↓
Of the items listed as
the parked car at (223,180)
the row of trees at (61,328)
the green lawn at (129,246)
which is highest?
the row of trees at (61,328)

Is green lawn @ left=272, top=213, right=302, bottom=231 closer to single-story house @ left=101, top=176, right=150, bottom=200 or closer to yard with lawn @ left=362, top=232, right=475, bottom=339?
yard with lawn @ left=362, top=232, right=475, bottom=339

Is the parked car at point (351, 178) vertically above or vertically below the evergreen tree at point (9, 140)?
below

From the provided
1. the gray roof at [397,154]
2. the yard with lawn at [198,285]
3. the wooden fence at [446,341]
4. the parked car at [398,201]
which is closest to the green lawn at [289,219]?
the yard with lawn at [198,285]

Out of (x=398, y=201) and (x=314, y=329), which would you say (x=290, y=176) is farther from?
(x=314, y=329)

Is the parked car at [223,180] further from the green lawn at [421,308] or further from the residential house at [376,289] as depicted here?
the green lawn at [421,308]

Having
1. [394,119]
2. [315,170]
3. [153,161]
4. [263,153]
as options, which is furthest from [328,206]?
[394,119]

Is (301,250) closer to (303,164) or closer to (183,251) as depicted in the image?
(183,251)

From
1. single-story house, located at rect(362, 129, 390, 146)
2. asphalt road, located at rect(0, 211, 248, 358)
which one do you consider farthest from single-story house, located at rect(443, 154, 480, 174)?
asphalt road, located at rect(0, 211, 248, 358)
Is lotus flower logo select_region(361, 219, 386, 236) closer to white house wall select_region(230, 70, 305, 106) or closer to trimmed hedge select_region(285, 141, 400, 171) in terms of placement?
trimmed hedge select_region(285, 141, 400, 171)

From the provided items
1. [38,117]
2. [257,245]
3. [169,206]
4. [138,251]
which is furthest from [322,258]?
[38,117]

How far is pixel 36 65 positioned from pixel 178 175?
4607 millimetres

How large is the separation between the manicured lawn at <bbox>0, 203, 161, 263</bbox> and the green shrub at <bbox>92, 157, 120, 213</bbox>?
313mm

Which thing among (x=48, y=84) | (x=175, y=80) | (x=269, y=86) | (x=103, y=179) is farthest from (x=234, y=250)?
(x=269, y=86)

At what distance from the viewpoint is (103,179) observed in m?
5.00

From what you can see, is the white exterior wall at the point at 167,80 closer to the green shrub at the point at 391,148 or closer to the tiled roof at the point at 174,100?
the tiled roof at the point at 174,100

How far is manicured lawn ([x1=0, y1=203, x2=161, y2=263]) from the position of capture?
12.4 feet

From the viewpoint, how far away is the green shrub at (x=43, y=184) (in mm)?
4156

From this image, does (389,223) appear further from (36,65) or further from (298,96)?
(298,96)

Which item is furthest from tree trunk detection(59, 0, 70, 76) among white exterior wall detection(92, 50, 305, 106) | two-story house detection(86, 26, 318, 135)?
↑
- Required task:
Each line above must be reproduced exactly as it stands.

- Result of the task:
Of the items listed as
the parked car at (223,180)
the row of trees at (61,328)
the green lawn at (129,246)
which is highest?
the row of trees at (61,328)

Is green lawn @ left=272, top=213, right=302, bottom=231 closer to single-story house @ left=101, top=176, right=150, bottom=200 or closer to yard with lawn @ left=362, top=232, right=475, bottom=339?
yard with lawn @ left=362, top=232, right=475, bottom=339

Is the parked car at point (351, 178) vertically above or vertically below the evergreen tree at point (9, 140)?
below

From the provided
1. the gray roof at [397,154]
2. the yard with lawn at [198,285]
3. the wooden fence at [446,341]
4. the parked car at [398,201]
which is closest to the green lawn at [289,219]?
the yard with lawn at [198,285]

Out of (x=398, y=201) and (x=314, y=329), which would you say (x=290, y=176) is farther from?
(x=314, y=329)

Is the parked car at [223,180] further from the green lawn at [421,308] or further from the residential house at [376,289] as depicted here?
the green lawn at [421,308]

Having
1. [394,119]
2. [315,170]
3. [153,161]
4. [263,153]
as options, which is furthest from [328,206]?
[394,119]

Is (301,250) closer to (303,164) or closer to (183,251) as depicted in the image?
(183,251)

From
1. single-story house, located at rect(362, 129, 390, 146)
2. asphalt road, located at rect(0, 211, 248, 358)
which one do you consider farthest from single-story house, located at rect(443, 154, 480, 174)?
asphalt road, located at rect(0, 211, 248, 358)
Is lotus flower logo select_region(361, 219, 386, 236) closer to white house wall select_region(230, 70, 305, 106) or closer to trimmed hedge select_region(285, 141, 400, 171) in terms of placement?
trimmed hedge select_region(285, 141, 400, 171)

From the provided items
1. [38,117]
2. [257,245]
3. [169,206]
4. [138,251]
which is furthest from [322,258]?
[38,117]

How far is pixel 36 65 positioned from pixel 178 175?
4607 millimetres

How large is the separation between the manicured lawn at <bbox>0, 203, 161, 263</bbox> and the green shrub at <bbox>92, 157, 120, 213</bbox>?
313mm

Which thing among (x=48, y=84) | (x=175, y=80) | (x=269, y=86) | (x=103, y=179) is farthest from (x=234, y=250)?
(x=269, y=86)

At what distance from the viewpoint is (103,179) observed in m?
5.00

From what you can see, is the white exterior wall at the point at 167,80 closer to the green shrub at the point at 391,148 or closer to the tiled roof at the point at 174,100?
the tiled roof at the point at 174,100

How far is manicured lawn ([x1=0, y1=203, x2=161, y2=263]) from the position of capture?
12.4 feet

From the viewpoint, how far away is the green shrub at (x=43, y=184) (in mm)?
4156

From this image, does (389,223) appear further from (36,65) or further from (298,96)?
(298,96)

Which item is furthest from tree trunk detection(59, 0, 70, 76) among white exterior wall detection(92, 50, 305, 106) | two-story house detection(86, 26, 318, 135)?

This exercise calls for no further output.